START Records shown
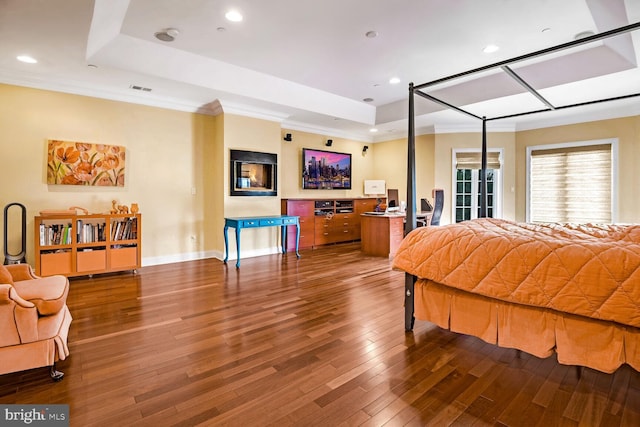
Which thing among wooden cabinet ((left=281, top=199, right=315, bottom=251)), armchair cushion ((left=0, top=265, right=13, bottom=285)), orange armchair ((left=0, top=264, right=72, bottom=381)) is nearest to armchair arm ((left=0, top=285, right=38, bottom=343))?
orange armchair ((left=0, top=264, right=72, bottom=381))

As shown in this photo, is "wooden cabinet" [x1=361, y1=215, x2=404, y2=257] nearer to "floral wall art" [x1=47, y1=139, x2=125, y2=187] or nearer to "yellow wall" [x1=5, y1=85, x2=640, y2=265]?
"yellow wall" [x1=5, y1=85, x2=640, y2=265]

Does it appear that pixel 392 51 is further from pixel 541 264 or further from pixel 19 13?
pixel 19 13

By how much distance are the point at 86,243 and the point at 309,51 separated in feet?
12.7

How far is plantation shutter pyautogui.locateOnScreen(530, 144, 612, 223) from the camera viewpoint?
19.6 ft

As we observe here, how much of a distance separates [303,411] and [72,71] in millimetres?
4811

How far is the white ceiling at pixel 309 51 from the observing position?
10.4 feet

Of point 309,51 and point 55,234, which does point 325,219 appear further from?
point 55,234

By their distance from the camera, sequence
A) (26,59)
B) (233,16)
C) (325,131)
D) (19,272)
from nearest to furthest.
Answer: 1. (19,272)
2. (233,16)
3. (26,59)
4. (325,131)

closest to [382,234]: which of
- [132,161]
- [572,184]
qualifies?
[572,184]

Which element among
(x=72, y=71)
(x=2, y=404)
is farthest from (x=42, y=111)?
(x=2, y=404)

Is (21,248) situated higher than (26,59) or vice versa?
(26,59)

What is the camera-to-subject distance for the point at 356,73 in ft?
16.3

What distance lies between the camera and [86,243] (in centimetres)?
424

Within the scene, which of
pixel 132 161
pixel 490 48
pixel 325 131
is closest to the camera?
pixel 490 48
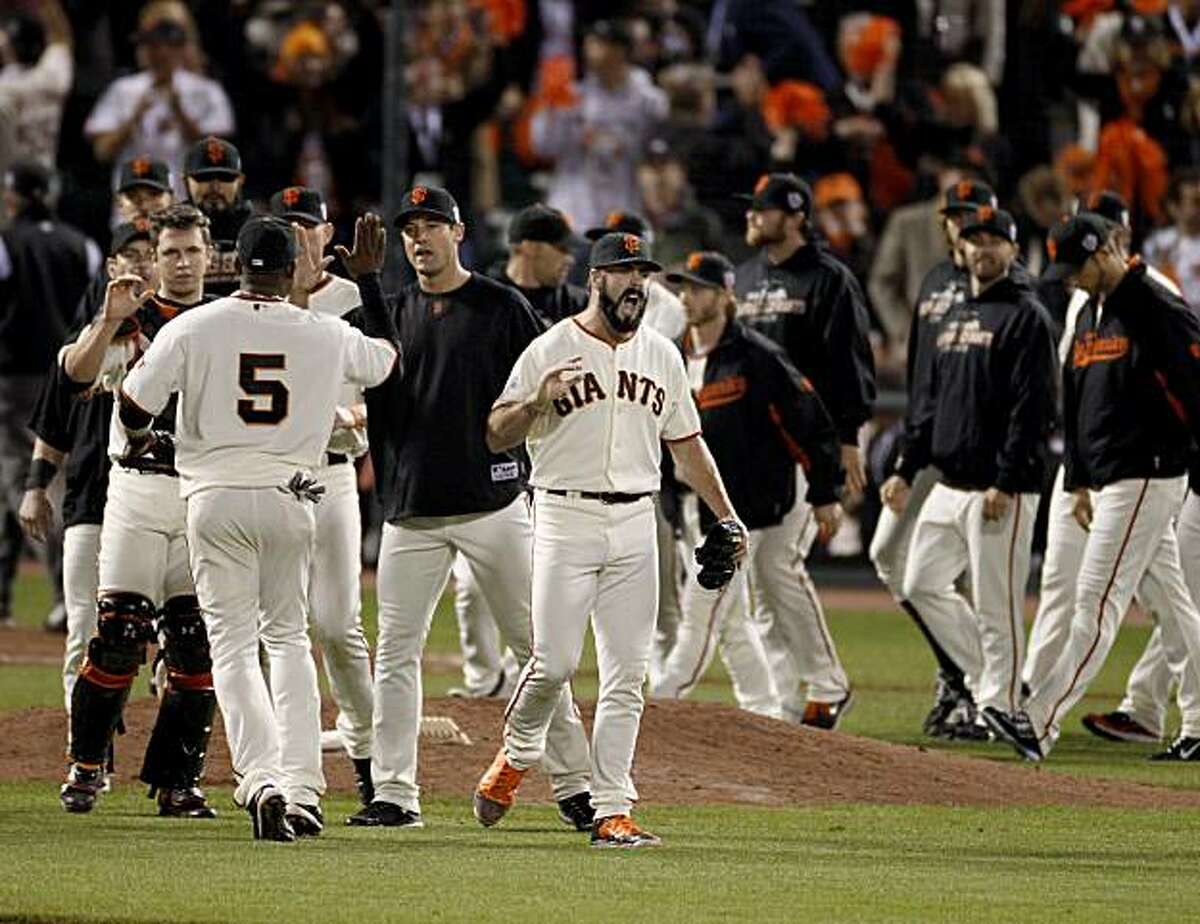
END Records shown
**Problem:**
Reproduce the material above, swapping every "wooden cabinet" for "wooden cupboard" and leaving all else unchanged. Leave the pictures out.

**Solution to this exercise:**
Which thing among wooden cupboard ((left=281, top=199, right=315, bottom=251)), armchair cushion ((left=0, top=265, right=13, bottom=285)), orange armchair ((left=0, top=264, right=72, bottom=381)) is nearest to armchair arm ((left=0, top=285, right=38, bottom=343))?
orange armchair ((left=0, top=264, right=72, bottom=381))

As shown in this photo, is "wooden cupboard" [x1=361, y1=215, x2=404, y2=257] nearer to "floral wall art" [x1=47, y1=139, x2=125, y2=187] or nearer to "yellow wall" [x1=5, y1=85, x2=640, y2=265]?
"yellow wall" [x1=5, y1=85, x2=640, y2=265]

Does it appear that pixel 392 51 is further from pixel 541 264 or further from pixel 19 13?
pixel 19 13

By how much distance are the point at 86,243 and the point at 309,51 separated in feet?
12.7

How far is plantation shutter pyautogui.locateOnScreen(530, 144, 612, 223) from the camera viewpoint?
19.6 ft

As we observe here, how much of a distance separates [303,411] and [72,71] in millimetres?
4811

How far is the white ceiling at pixel 309 51 from the observing position?
10.4 feet

Of point 309,51 and point 55,234, which does point 325,219 appear further from?
point 55,234

By their distance from the camera, sequence
A) (26,59)
B) (233,16)
C) (325,131)
D) (19,272)
from nearest to furthest.
Answer: 1. (19,272)
2. (233,16)
3. (26,59)
4. (325,131)

closest to [382,234]: which of
- [132,161]
- [572,184]
qualifies?
[572,184]

Which element among
(x=72, y=71)
(x=2, y=404)
is farthest from (x=42, y=111)?
(x=2, y=404)

Is (21,248) situated higher than (26,59) or vice versa?
(26,59)

What is the camera-to-subject distance for the point at 356,73 in ft?
16.3

What distance lies between the camera and [86,243] (in centimetres)?
424

Within the scene, which of
pixel 132 161
pixel 490 48
pixel 325 131
is closest to the camera?
pixel 490 48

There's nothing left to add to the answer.